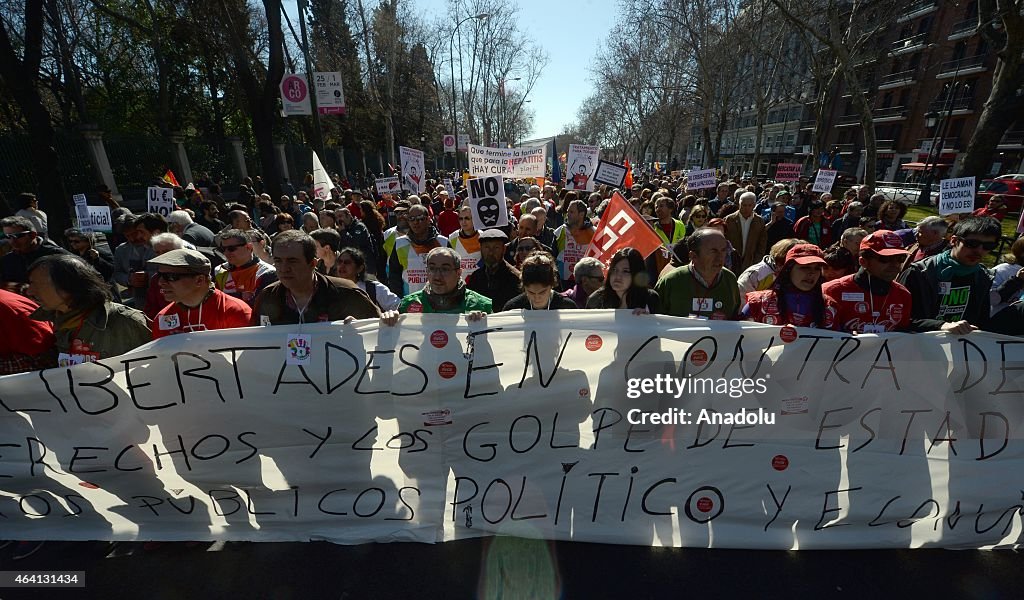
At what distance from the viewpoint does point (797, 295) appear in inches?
126

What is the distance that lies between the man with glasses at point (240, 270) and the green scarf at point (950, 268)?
5167mm

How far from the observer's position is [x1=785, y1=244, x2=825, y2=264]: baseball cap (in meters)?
3.03

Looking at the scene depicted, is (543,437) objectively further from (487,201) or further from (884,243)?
(487,201)

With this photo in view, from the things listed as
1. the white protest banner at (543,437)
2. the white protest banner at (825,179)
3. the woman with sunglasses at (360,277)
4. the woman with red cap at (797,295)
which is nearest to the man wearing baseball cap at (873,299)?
the woman with red cap at (797,295)

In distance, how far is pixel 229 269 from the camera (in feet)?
14.0

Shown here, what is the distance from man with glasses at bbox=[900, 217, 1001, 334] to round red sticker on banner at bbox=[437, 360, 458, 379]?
123 inches

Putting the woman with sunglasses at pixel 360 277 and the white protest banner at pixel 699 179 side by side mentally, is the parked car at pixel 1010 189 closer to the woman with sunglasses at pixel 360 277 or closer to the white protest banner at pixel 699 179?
the white protest banner at pixel 699 179

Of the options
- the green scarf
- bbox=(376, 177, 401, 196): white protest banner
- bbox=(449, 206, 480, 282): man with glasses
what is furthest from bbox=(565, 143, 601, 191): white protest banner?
the green scarf

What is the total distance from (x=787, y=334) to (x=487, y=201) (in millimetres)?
3514

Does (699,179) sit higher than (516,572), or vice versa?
(699,179)

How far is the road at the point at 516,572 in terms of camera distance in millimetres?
2518

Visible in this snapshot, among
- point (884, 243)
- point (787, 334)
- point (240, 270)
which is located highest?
point (884, 243)

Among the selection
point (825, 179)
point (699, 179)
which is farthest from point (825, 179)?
point (699, 179)

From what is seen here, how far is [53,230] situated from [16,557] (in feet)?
34.8
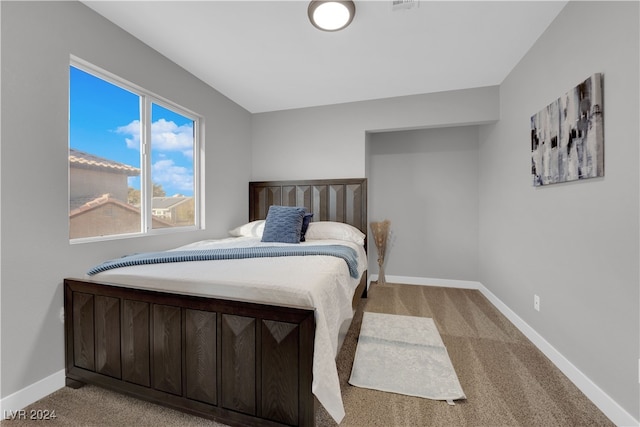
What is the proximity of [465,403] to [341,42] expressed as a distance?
8.78 feet

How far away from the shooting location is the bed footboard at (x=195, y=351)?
3.92ft

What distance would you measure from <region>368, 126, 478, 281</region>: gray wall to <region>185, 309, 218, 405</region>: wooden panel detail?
2905mm

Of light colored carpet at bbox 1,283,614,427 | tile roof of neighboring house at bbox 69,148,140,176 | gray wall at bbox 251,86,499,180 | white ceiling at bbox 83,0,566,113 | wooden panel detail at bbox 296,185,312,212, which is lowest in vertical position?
light colored carpet at bbox 1,283,614,427

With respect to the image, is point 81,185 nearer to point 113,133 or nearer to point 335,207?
point 113,133

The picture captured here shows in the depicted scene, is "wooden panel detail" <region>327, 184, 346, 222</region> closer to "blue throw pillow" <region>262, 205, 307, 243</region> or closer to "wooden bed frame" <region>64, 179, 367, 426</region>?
"blue throw pillow" <region>262, 205, 307, 243</region>

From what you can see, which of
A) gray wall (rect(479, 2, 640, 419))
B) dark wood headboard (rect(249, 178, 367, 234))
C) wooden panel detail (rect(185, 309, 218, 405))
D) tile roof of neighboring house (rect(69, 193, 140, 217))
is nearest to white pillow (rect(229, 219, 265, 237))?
dark wood headboard (rect(249, 178, 367, 234))

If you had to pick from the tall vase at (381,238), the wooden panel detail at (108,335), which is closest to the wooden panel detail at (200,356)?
the wooden panel detail at (108,335)

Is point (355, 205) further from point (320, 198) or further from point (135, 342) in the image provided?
point (135, 342)

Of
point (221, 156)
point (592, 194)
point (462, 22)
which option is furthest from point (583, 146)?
point (221, 156)

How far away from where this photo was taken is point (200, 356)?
1.35 metres

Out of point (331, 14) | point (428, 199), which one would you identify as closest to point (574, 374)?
point (428, 199)

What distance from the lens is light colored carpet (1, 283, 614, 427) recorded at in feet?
4.50

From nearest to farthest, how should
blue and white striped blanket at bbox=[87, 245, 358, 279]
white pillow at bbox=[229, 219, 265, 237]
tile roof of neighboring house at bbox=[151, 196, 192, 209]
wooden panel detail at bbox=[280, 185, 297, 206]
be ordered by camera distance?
blue and white striped blanket at bbox=[87, 245, 358, 279]
tile roof of neighboring house at bbox=[151, 196, 192, 209]
white pillow at bbox=[229, 219, 265, 237]
wooden panel detail at bbox=[280, 185, 297, 206]

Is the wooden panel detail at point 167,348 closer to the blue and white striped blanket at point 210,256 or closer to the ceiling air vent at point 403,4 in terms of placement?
the blue and white striped blanket at point 210,256
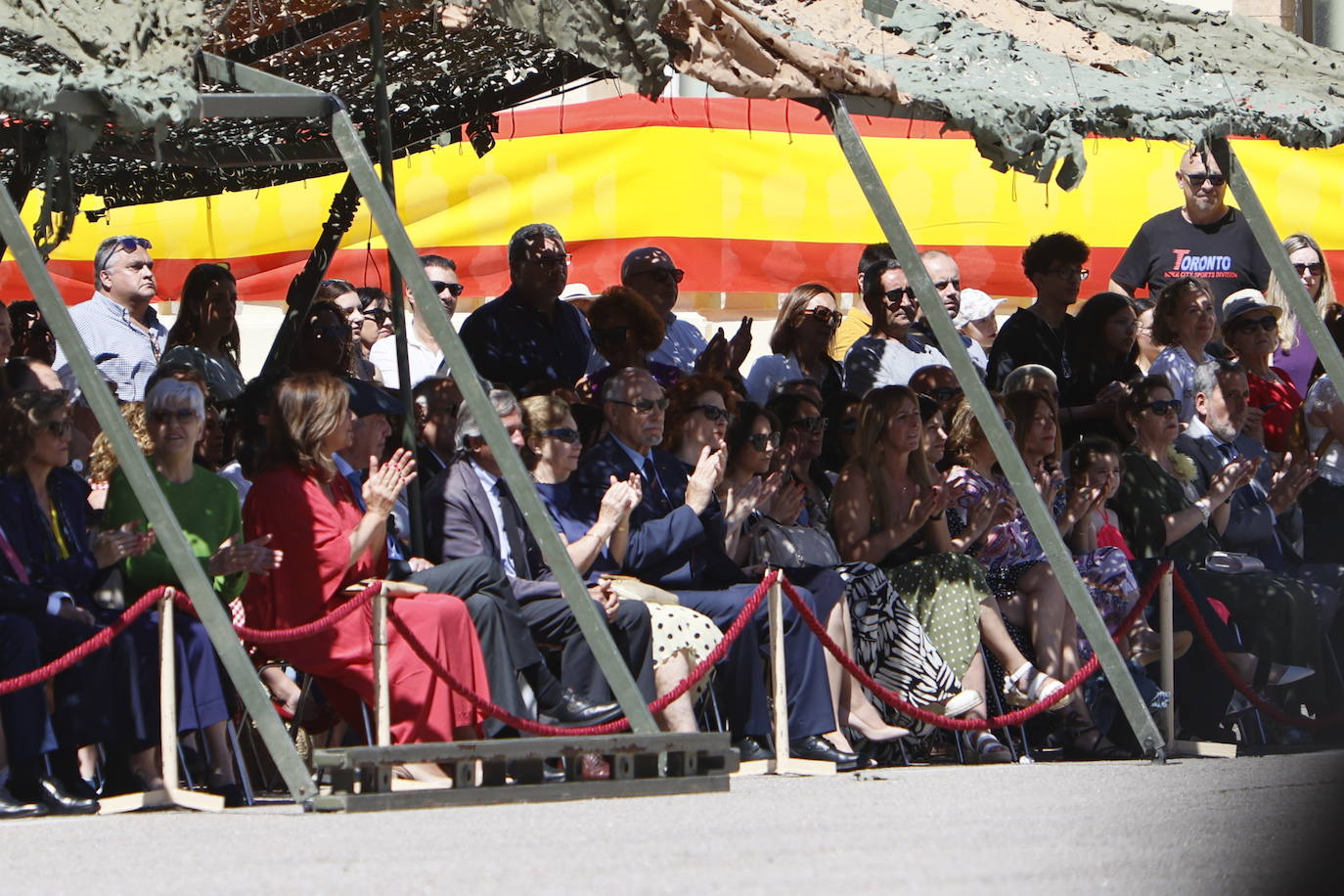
____
**WHAT YOU WILL DO**
Show every line of the items above that contains the word "green", matching case exactly.

**ANSWER FOR THIS EXERCISE**
What is the distance that lies between the man with glasses at point (240, 270) and the green scarf at point (950, 268)?
- the green scarf
the green scarf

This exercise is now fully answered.